A Problem with the Law Itself?

By: Mohammad Aburumman

تم نشره في Tue 26 July / Jul 2016. 11:00 PM
  • Mohammad Aburumman

In spite of the evident effort by the Independent Elections Commission (IEC), a scalable part of the electoral charts and the list of candidates has yet to be readied, with quite some difficulty as well at hand; also, the people’s view of the upcoming elections is still governed by their experiences with previous ones. Which is why we stumble upon talks on tribal nominations and individual candidacies in utter dismissal of the idea of forming lists; let alone the difficulty of forming these lists in the very first place.

Additionally, it is safe to assume that the social culture standing has yet to digest the new elections law; not because of shortcomings in elaboration and illustrative campaigns, as there seems to be huge effort put into the explanation of the new system in the simplest of ways, and across a multitude of media; but contrarily, because according to surveys and opinion polls, there is limited popular interest in the law and its detail, to begin with. And second, because simply speaking; the heat of the election battle has yet to rise, and in general, it is a driving factor in the formation and aggregation of electorate enthusiasm to actually deliberate and learn the law.

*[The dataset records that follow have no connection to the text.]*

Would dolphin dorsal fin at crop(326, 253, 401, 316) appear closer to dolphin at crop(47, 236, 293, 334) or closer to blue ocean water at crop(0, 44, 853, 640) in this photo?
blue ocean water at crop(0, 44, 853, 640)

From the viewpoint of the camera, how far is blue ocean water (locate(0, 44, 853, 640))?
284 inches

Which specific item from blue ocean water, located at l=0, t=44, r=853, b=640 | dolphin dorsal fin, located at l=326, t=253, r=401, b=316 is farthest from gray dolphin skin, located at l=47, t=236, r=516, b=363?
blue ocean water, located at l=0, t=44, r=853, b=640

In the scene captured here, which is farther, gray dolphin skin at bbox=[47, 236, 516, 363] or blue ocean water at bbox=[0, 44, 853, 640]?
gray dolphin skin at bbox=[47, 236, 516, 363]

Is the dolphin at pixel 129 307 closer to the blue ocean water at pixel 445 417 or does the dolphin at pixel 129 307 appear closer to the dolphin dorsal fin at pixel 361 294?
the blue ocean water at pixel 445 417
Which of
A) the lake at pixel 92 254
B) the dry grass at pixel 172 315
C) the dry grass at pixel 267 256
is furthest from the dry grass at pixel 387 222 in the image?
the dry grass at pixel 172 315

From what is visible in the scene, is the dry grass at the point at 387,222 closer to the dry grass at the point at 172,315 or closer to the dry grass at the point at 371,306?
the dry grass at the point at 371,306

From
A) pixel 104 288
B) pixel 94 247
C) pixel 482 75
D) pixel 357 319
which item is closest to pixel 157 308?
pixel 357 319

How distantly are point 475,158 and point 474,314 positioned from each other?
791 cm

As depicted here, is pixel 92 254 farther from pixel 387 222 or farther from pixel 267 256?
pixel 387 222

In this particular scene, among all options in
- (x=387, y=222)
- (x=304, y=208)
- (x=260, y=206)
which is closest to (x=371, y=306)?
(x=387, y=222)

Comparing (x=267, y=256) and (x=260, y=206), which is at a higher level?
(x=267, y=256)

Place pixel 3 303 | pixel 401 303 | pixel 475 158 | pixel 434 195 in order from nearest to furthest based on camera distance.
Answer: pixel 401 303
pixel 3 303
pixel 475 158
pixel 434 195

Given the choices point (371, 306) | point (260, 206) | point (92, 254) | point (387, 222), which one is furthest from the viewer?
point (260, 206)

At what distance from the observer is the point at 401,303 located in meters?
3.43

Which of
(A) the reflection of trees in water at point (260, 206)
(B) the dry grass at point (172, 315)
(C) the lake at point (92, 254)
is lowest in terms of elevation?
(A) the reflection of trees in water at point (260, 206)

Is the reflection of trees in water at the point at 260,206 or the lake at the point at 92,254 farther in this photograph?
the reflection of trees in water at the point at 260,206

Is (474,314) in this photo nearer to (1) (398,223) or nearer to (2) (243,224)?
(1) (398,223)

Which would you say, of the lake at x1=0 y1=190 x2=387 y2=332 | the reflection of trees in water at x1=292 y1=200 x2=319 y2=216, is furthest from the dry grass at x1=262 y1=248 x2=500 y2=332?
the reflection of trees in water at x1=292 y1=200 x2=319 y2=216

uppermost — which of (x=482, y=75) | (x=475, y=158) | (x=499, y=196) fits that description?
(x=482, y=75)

The third reason is comprised in the fact that a wide segment of society has familiarised with the old single vote law, which has dominated the Representative House elections scene for nearly 23 years.

The only party that has so far been rapidly capable of adapting to the new law, even though it is not easy for such a large party, is the Islamic Action Front party, which is almost done with the lists and is currently building alliances, while other parties are still confused and inefficiently trying to find their way into the helm of the stampede, most of whom are engaged, barely, their respective circuits, resolving to quota charts, as the easiest way into parliament.

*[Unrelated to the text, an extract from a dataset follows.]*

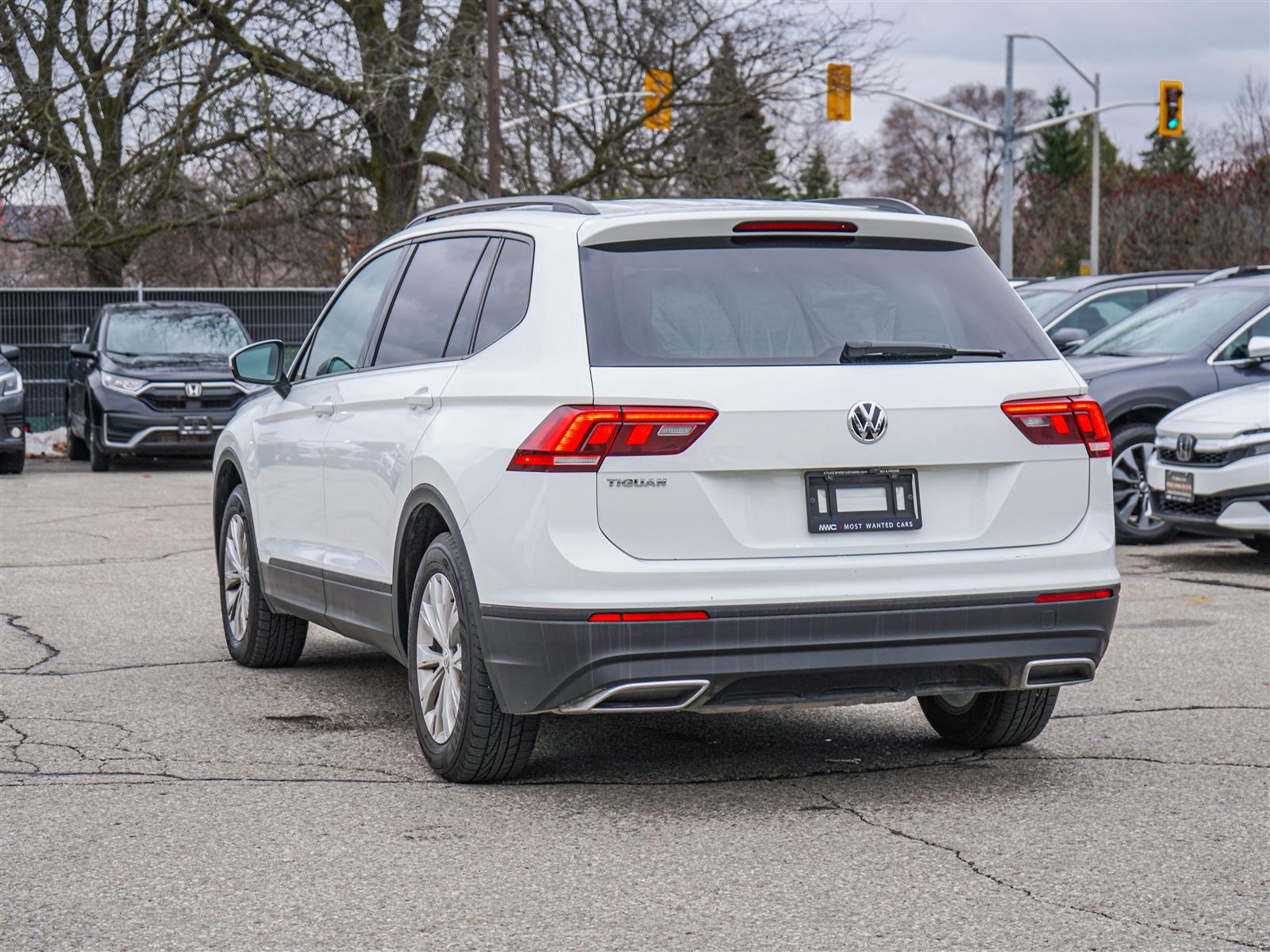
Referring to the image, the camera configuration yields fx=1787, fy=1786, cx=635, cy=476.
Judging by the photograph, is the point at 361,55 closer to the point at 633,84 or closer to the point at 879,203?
the point at 633,84

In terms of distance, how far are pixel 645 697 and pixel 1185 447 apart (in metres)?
7.12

Necessarily, such difficulties, with the obsession of the Brotherhood’s capacities, have pushed the conservatives and the olds guard lot to raise alarms of the pending results of the upcoming elections; playing the same old tune to restate the single vote law the only suitable law for the country, placing the blame on Dr Khaled Kalaldeh, as the political architect of the current law, for the expected outcomes of the elections.

This view is highly selective and conclusive of very important details in that; foremost, we today are paying quite the price for the single vote law itself, notwithstanding the negative performance and image of the House of Representatives, but also socially; the single vote law, through its individual circuits, has facilitated the rise of sub-identities and the triumphs of personal and narrow social interests over the public and greater welfare of the Country, which is an issue that has reflected on universities and government institutions, and has incurred so much damage to our country as a whole.

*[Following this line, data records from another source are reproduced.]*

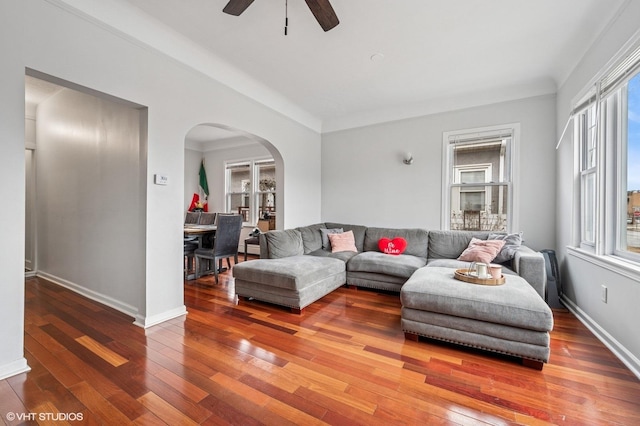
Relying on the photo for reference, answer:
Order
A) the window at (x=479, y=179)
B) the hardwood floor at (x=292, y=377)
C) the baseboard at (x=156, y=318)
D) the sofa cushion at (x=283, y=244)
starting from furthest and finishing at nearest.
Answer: the window at (x=479, y=179), the sofa cushion at (x=283, y=244), the baseboard at (x=156, y=318), the hardwood floor at (x=292, y=377)

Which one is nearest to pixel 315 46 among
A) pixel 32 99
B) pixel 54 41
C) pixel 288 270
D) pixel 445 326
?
pixel 54 41

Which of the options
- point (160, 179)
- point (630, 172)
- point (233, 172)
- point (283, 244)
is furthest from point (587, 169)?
point (233, 172)

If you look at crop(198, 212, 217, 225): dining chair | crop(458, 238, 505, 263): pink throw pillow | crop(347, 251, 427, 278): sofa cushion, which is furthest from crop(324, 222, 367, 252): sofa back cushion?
crop(198, 212, 217, 225): dining chair

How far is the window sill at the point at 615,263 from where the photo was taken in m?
1.93

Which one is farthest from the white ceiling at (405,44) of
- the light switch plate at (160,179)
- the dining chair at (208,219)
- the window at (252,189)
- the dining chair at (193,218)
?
the dining chair at (193,218)

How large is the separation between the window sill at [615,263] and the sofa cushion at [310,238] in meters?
3.16

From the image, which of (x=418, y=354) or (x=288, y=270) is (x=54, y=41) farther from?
(x=418, y=354)

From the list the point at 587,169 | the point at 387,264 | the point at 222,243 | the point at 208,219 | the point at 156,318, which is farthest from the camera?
the point at 208,219

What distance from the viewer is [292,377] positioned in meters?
1.78

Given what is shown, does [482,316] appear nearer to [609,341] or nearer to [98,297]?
[609,341]

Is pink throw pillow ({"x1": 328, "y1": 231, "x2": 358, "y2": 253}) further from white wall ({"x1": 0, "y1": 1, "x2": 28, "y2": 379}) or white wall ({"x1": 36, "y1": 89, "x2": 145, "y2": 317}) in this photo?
white wall ({"x1": 0, "y1": 1, "x2": 28, "y2": 379})

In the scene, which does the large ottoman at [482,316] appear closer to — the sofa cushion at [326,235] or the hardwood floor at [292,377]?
the hardwood floor at [292,377]

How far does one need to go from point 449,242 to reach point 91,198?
4.59 metres

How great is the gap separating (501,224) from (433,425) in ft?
11.2
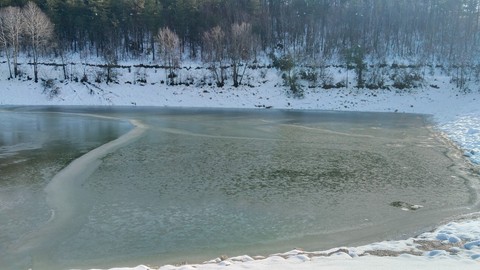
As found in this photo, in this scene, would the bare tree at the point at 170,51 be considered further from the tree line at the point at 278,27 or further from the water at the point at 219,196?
the water at the point at 219,196

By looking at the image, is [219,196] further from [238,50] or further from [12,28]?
[12,28]

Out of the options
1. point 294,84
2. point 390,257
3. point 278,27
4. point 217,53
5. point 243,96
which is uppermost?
point 278,27

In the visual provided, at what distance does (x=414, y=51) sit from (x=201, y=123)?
149 feet

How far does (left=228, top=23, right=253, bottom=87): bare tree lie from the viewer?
55312 mm

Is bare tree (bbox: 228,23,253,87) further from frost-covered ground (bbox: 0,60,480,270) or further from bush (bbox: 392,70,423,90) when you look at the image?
bush (bbox: 392,70,423,90)

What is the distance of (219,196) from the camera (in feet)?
48.3

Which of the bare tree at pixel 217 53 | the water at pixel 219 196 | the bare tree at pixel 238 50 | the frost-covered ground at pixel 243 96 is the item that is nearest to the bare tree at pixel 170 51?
the frost-covered ground at pixel 243 96

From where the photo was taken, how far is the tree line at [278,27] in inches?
2516

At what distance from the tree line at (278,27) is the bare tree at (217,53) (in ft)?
4.12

Their choice, to continue in the single vote system, were it up to them of course; would be catastrophic. We have been drinking off the same glass for over two decades. The only alternative is the governorate-scale chart, or list, only this would be numerical not relative. And this would, first overinflate the power of Islamises, and reinforce this fear within the decision halls. Second, this alternative incurs injustice in regards to vote-counts versus representation. Contrarily, the relative system ensures a vaster and fairer representation, while in the numerical system, the tail votes go for loss, even if they were to count for hundreds of thousands.

 The real problem, in the heart of the matter, lies in two parts:

First: that we are to face a new, unfamiliar relative electoral system that people don’t yet know how to deal with, and is more complicated than the previous systems. Which, on the other hand, is a problem that could be overcome with time, conditioning, and “training”. However, the successful transformation, from a numerical to a relative election system, would serve well both spheres of the elections and political cultures.

Second: neither the social, nor party status for that matter, are qualified to engage in the relative system, for the leap. Which is entirely true, but; what other choice do we have? Go back to the single vote problem? The old system, and its enhancement —two votes— will not at all solve the problem.

So let’s work towards overcoming these problems with the new law, not in the way that is anticipated by many; that this is to be the only election to be conducted accordingly!